> WHAT IS REQUIRED
Every line from the one containing "A: Sequence-level." to the end of the records below should be returned exactly; pictures are to be dropped.

─── RECORDS FOR PROCESSING

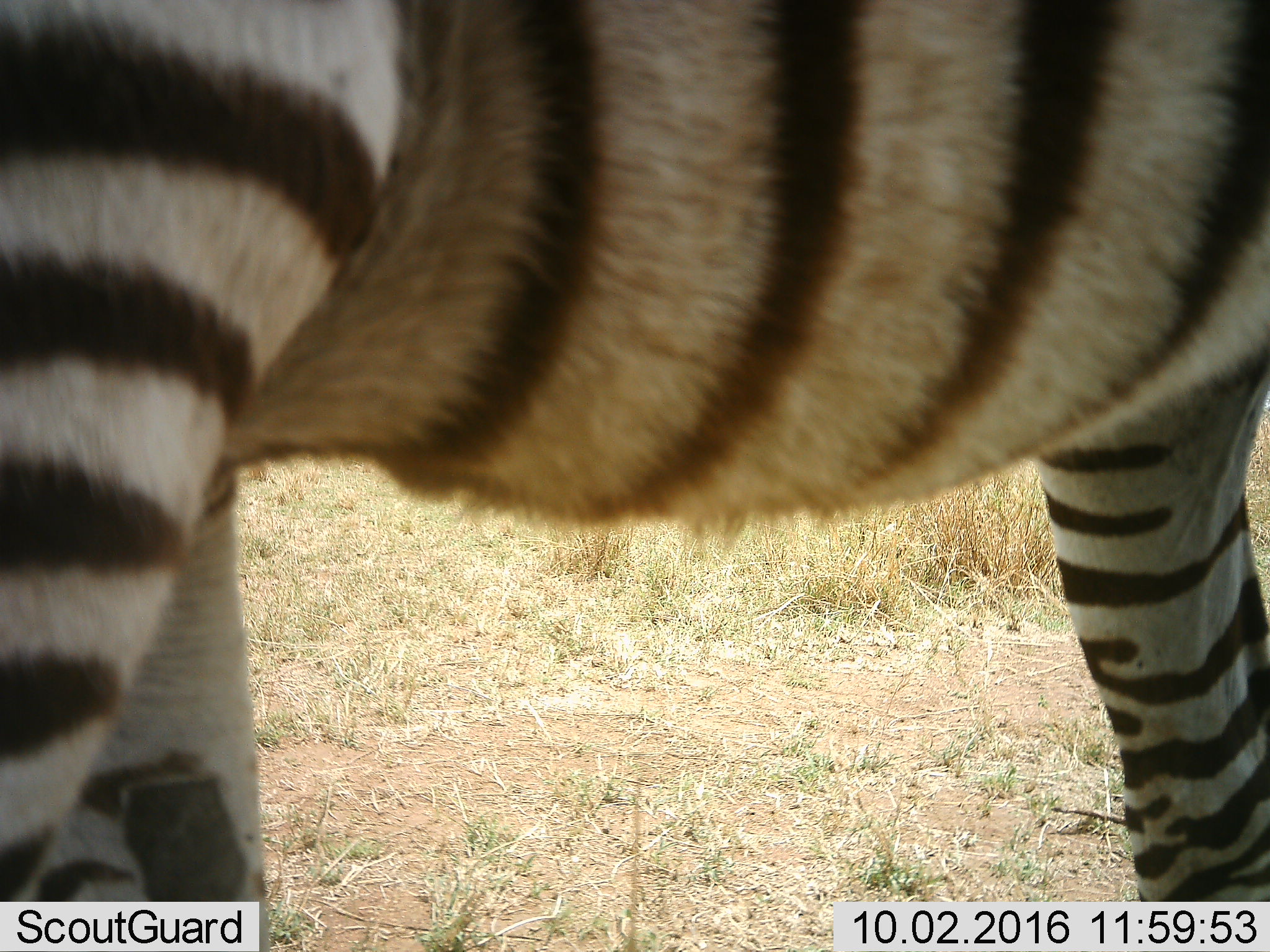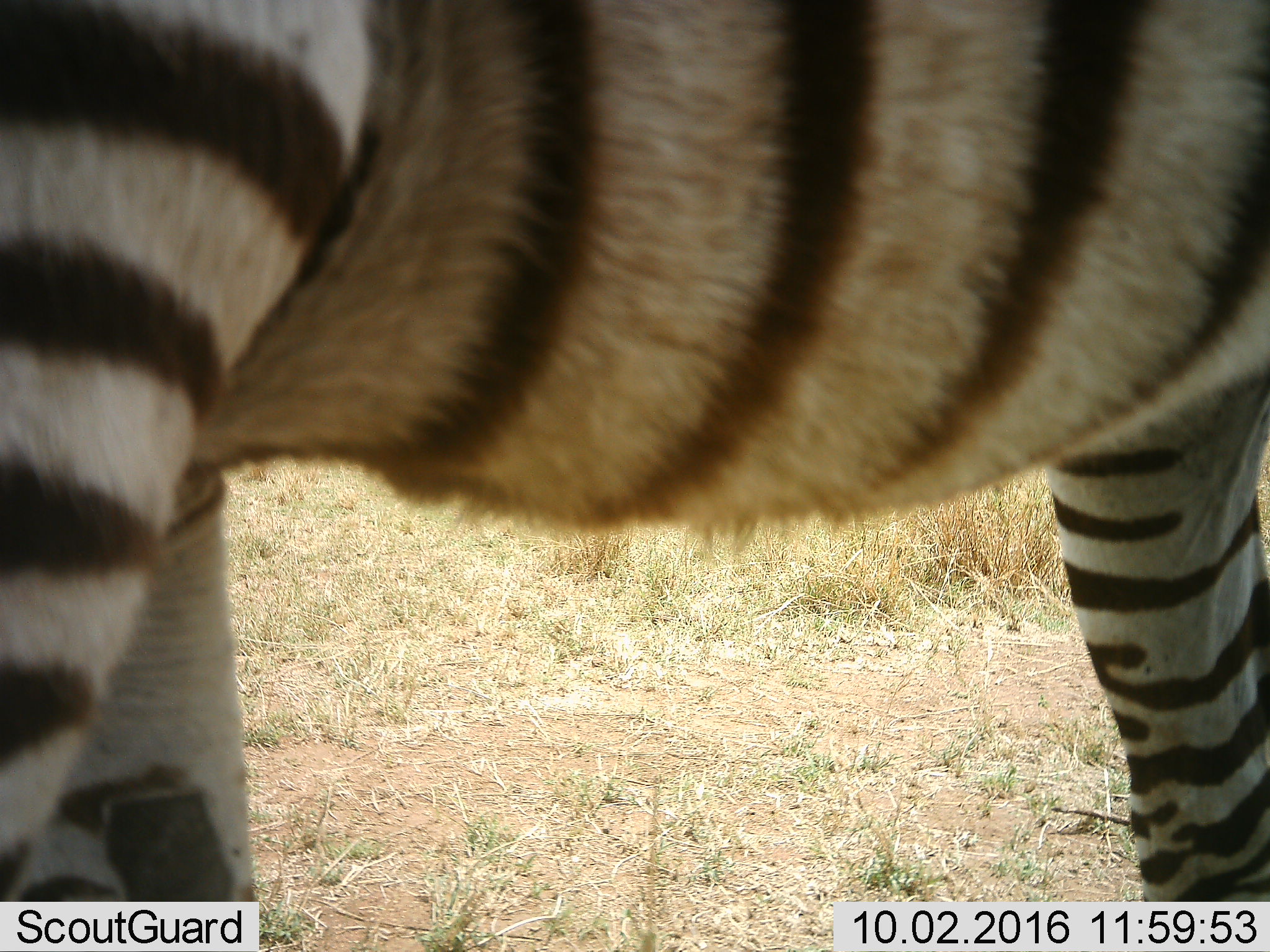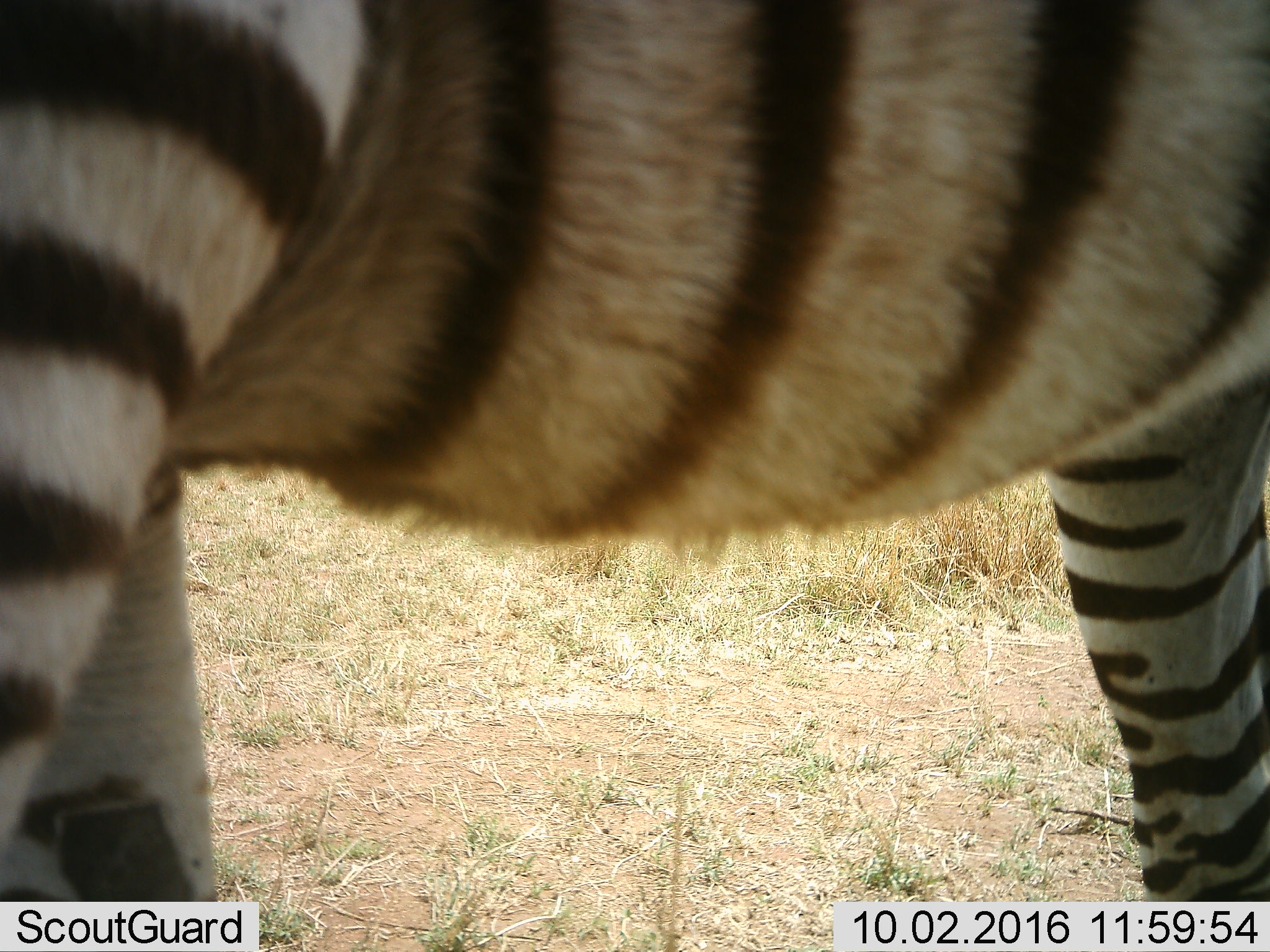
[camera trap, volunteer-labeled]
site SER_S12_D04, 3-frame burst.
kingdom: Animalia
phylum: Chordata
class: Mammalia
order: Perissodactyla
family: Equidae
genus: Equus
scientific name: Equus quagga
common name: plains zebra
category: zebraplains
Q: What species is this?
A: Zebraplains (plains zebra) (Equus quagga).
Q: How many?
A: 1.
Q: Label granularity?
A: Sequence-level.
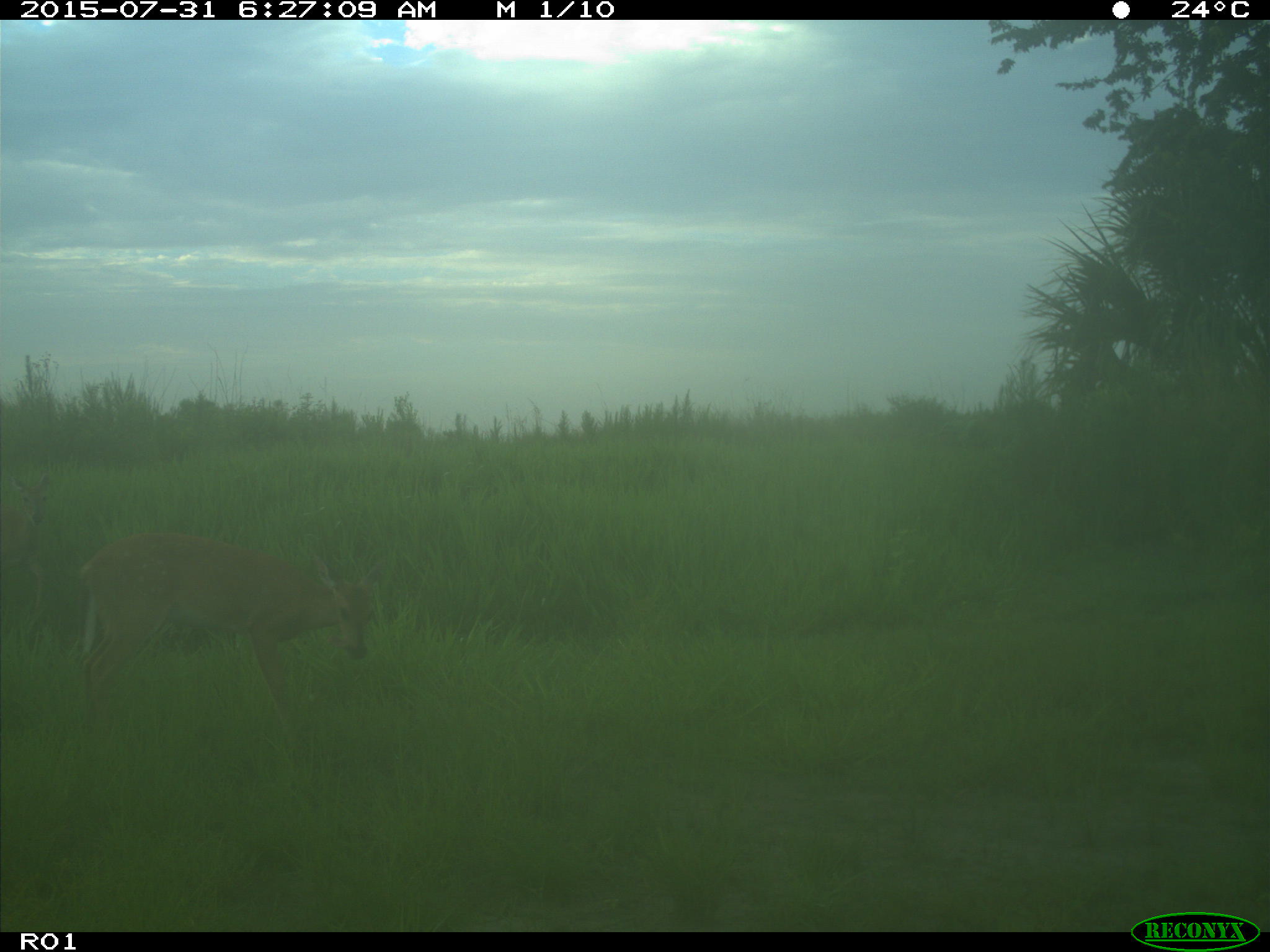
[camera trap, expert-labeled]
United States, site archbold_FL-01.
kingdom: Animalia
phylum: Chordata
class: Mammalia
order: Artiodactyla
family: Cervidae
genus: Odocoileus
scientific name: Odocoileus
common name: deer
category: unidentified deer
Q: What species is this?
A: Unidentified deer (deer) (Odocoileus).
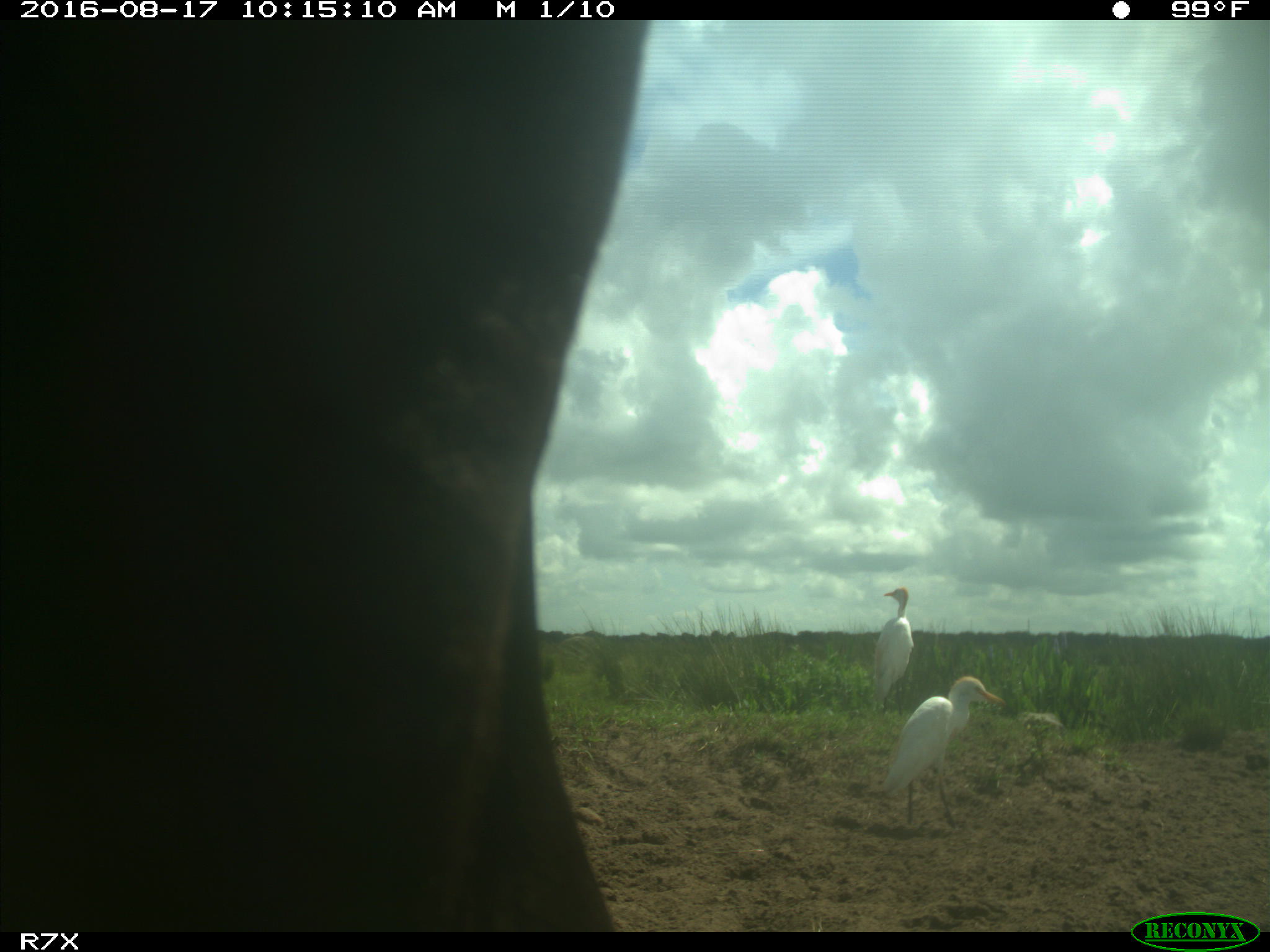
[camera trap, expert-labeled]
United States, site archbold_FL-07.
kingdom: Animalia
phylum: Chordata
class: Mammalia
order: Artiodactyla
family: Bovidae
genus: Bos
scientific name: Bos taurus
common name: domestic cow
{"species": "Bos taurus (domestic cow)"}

──────

> OUTPUT OF THE EXERCISE
A: Sequence-level.
[camera trap, expert-labeled]
United States, site archbold_FL-01.
kingdom: Animalia
phylum: Chordata
class: Mammalia
order: Artiodactyla
family: Cervidae
genus: Odocoileus
scientific name: Odocoileus
common name: deer
category: unidentified deer
Q: What species is this?
A: Unidentified deer (deer) (Odocoileus).
[camera trap, expert-labeled]
United States, site archbold_FL-07.
kingdom: Animalia
phylum: Chordata
class: Mammalia
order: Artiodactyla
family: Bovidae
genus: Bos
scientific name: Bos taurus
common name: domestic cow
{"species": "Bos taurus (domestic cow)"}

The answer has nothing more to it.